**Given problem**
Set out every line of the entries below as a JSON list of strings, one string per line, with blank lines omitted.

**Available data**
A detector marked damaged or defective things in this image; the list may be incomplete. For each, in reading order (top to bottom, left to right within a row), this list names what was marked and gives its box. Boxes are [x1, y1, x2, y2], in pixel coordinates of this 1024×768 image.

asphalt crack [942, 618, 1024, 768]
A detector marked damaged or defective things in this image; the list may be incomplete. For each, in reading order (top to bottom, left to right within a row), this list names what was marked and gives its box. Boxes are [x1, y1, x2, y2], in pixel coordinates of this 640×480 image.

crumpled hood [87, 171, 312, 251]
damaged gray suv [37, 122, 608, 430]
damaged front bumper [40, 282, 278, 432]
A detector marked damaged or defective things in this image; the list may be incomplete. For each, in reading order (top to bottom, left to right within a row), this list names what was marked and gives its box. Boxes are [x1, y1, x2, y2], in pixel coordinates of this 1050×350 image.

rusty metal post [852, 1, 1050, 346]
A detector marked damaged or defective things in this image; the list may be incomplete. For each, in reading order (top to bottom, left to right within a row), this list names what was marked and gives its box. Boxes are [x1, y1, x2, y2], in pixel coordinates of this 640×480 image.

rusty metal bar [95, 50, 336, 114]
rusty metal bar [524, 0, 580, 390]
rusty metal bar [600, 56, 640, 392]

**The solution**
[
  "A detector marked damaged or defective things in this image; the list may be incomplete. For each, in reading order (top to bottom, left to right within a row), this list names what was marked and gives its box. Boxes are [x1, y1, x2, y2], in pixel coordinates of this 1024×768 image.",
  "asphalt crack [942, 618, 1024, 768]",
  "A detector marked damaged or defective things in this image; the list may be incomplete. For each, in reading order (top to bottom, left to right within a row), this list names what was marked and gives its box. Boxes are [x1, y1, x2, y2], in pixel coordinates of this 640×480 image.",
  "crumpled hood [87, 171, 312, 251]",
  "damaged gray suv [37, 122, 608, 430]",
  "damaged front bumper [40, 282, 278, 432]",
  "A detector marked damaged or defective things in this image; the list may be incomplete. For each, in reading order (top to bottom, left to right within a row), this list names what was marked and gives its box. Boxes are [x1, y1, x2, y2], in pixel coordinates of this 1050×350 image.",
  "rusty metal post [852, 1, 1050, 346]",
  "A detector marked damaged or defective things in this image; the list may be incomplete. For each, in reading order (top to bottom, left to right within a row), this list names what was marked and gives its box. Boxes are [x1, y1, x2, y2], in pixel coordinates of this 640×480 image.",
  "rusty metal bar [95, 50, 336, 114]",
  "rusty metal bar [524, 0, 580, 390]",
  "rusty metal bar [600, 56, 640, 392]"
]